# Multi-device Programming

This lab is intended for C/C++ programmers. If you prefer to use Fortran, click [this link.](../Fortran/Lab9_Fortran.ipynb)

---
## Introduction

Many modern machines are now coming equipped with multiple parallel devices. Additionally, there are also small-large networks of interconnected machines that we can program for. To give an idea of what these machines look like, we can look at (currently as of the making of these lab activities) the largest supercomputer in the world, [Summit from Oak Ridge National Lab.](https://www.olcf.ornl.gov/summit/) This is a machine that connects thousands of individual machines (referred to as nodes, in this context), and each node has 6 NVIDIA GPUs. So the goal of this lab is to give you the skills you would need to program for a machine like Summit.

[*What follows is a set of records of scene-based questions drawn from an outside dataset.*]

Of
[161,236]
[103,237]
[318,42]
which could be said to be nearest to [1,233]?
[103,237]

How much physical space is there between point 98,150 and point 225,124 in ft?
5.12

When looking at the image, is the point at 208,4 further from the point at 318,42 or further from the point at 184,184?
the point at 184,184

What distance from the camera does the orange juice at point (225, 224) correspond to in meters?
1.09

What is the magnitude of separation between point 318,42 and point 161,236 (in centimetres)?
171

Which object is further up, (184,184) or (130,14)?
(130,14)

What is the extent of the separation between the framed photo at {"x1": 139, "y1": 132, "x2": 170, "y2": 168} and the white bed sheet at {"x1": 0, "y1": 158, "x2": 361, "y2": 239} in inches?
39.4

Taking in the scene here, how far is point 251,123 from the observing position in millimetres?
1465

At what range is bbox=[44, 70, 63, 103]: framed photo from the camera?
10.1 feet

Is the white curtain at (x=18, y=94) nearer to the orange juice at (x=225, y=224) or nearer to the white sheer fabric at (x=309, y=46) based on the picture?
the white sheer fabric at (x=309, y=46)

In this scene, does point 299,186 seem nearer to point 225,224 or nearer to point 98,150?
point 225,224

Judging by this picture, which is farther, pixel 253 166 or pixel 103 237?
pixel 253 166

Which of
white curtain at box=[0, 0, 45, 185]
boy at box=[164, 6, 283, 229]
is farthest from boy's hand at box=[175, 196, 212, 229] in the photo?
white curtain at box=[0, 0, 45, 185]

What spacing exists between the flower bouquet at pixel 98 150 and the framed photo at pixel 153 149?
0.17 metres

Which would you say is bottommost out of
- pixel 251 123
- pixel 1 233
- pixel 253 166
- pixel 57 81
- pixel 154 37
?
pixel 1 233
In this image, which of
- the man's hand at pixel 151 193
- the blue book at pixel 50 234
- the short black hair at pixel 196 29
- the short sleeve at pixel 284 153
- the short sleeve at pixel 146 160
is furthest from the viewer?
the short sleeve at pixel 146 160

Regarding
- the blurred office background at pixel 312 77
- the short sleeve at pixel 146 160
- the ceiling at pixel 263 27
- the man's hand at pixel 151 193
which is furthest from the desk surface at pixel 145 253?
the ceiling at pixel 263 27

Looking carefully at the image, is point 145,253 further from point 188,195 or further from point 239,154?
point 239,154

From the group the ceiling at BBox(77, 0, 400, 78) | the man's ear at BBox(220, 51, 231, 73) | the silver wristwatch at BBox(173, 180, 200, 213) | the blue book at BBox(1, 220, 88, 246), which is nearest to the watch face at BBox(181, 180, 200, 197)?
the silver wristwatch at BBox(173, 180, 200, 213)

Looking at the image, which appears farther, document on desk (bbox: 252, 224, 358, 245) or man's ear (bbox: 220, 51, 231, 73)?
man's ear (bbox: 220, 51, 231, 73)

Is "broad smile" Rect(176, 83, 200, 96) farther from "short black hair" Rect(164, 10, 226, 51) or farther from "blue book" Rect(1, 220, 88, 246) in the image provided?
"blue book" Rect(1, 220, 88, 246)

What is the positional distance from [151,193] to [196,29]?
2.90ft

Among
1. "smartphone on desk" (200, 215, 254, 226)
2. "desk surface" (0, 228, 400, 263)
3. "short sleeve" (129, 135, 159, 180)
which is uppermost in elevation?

![Multi Device](../images/Multi_Device.png)

There are a few ways that you can use multiple devices with OpenACC:

* Use OpenACC async to asynchronously launch work to multiple devices
* Use OpenMP to launch multiple OpenMP threads and allow each thread to use a device
* Use MPI for distributed programming, splitting the devices across MPI ranks

We will visit each of these individually, and complete an exercise for each.

---

## Multi-Device with OpenACC Async

In a previous lab, we have used the async clause to launch multiple tasks on our device for asynchronous execution. Now, we will use the async clause to launch tasks on more than one device. Let's see an example:

```
// Loop 1
#pragma acc parallel loop
for(int i = 0; i < N; i++) {
    A[i] = max(A[i], 0);
}

// Loop 2
#pragma acc parallel loop
for(int i = 0; i < M; i++) {
    B[i] = max(B[i], 0);
}
```

Our goal is to run Loop 1 on one of our devices, and Loop 2 on another. Let's first go over everything we need to know to make this happen.

### Finding the Number of Available Devices

It is often best to write code to be able to use a variable number of devices. OpenACC allows us to check the number of devices available with a built-in function.

**acc_get_num_devices( devicetype )**

The device type is which kind of device you want to find. For this lab, and in most cases, it is sufficient to use **acc_device_default**.

### Switching to a Different Device

Our devices will be numbered from 0 -> num_devices-1. The active device is default to device0. We can change that with this built-in function:

**acc_set_device_num( devicenum, devicetype )**

We will again use acc_device_default for the device type, and for our code example we will use device0 and device1.

### OpenACC async

This was covered in an earlier lab, but let's do a quick recap. Normal OpenACC behavior is for the host thread to pause and wait for all OpenACC regions to finish. This could be any of the parallel, kernels, enter data, exit data, or update directives. If we add the async clause to any of these directives, we tell the host thread **not to wait**. This means that we can start a parallel loop on a device, and, without waiting, continue on to any other unrelated host code. We will use this feature to launch a kernel on one device asynchronously. Then, switch to a different device and launch another kernel. 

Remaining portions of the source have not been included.